- Extract:
########################################
Big upcoming profile of Bill Clinton now by Peter Baker in the New York Times.
We're told that Bill Clinton is now mellowing.
He travels around the world. He gives speeches. He shops.
Bill Clinton in Peru:
Standing all by himself, the former president of the United States moved his eyes methodically across shelves of wooden carvings, jewelry and sculptures as he searched for something distinctive to bring his wife. “She used to look forward to me coming home from wherever I’ve been,” he mused with a laugh. “Now I’m afraid I’ll be second fiddle to whatever world leader she’s just met.”
Awwwww . . .
Clinton was once the astonishing "Boy President." But now, like the rest of us, Bill Clinton lives in The Age of Obama. And in the Age of Obama, there's only room for one Obama.
The advent of a new Democratic administration, with his wife in the top cabinet slot, has opened a new chapter in the eventful life of the nation’s 42nd president. No longer in exile, yet not exactly in the inner circle, Clinton is trying to define his role and find his place in the Age of Obama. He agreed to some limits on his activities to satisfy the good-government advocates around Obama, but he is still traveling the globe, pushing his favorite philanthropic programs, collecting six-figure checks for speeches, dining with foreign leaders and in his own way speaking for America again.
Clinton would like to play some type of role. He wouldn't be Clinton if he didn't.
But Obama's not interested. Obama just doesn't feel he needs Clinton.
Obama has not tapped Clinton to do anything significant for the new administration yet. Unless Obama messes up, says a former top Clinton aide, “President Clinton is irrelevant.” Obama does not need him. “This is not a circumstance in which Bill Clinton is going to have much of a role,” the aide says.
Still, sometimes Clinton's and Obama's paths do cross. But even then, Obama's not very interested in interacting with his predecessor.
########################################
- Available data:

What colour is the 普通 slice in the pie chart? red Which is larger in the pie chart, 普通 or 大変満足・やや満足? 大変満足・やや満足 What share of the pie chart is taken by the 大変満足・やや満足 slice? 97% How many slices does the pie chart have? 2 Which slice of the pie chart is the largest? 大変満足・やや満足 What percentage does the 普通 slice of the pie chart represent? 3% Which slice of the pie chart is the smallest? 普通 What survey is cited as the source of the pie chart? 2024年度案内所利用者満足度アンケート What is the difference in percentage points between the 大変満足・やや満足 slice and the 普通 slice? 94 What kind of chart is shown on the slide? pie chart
########################################
- Required work:
[1] In the post on Bill Clinton, copy out the passage between "He travels around" and "for one Obama.", inclusive.
[2] Answer these from the post on Bill Clinton:
(a) Who is writing the upcoming profile, and for which newspaper?
(b) In which country was Clinton shopping for something to bring his wife?
(c) According to a former top Clinton aide, what is President Clinton unless Obama messes up?

- Numbered responses:
[1]
He travels around the world. He gives speeches. He shops.
Bill Clinton in Peru:
Standing all by himself, the former president of the United States moved his eyes methodically across shelves of wooden carvings, jewelry and sculptures as he searched for something distinctive to bring his wife. “She used to look forward to me coming home from wherever I’ve been,” he mused with a laugh. “Now I’m afraid I’ll be second fiddle to whatever world leader she’s just met.”
Awwwww . . .
Clinton was once the astonishing "Boy President." But now, like the rest of us, Bill Clinton lives in The Age of Obama. And in the Age of Obama, there's only room for one Obama.

[2]
(a) Peter Baker, for the New York Times.
(b) Peru.
(c) Irrelevant.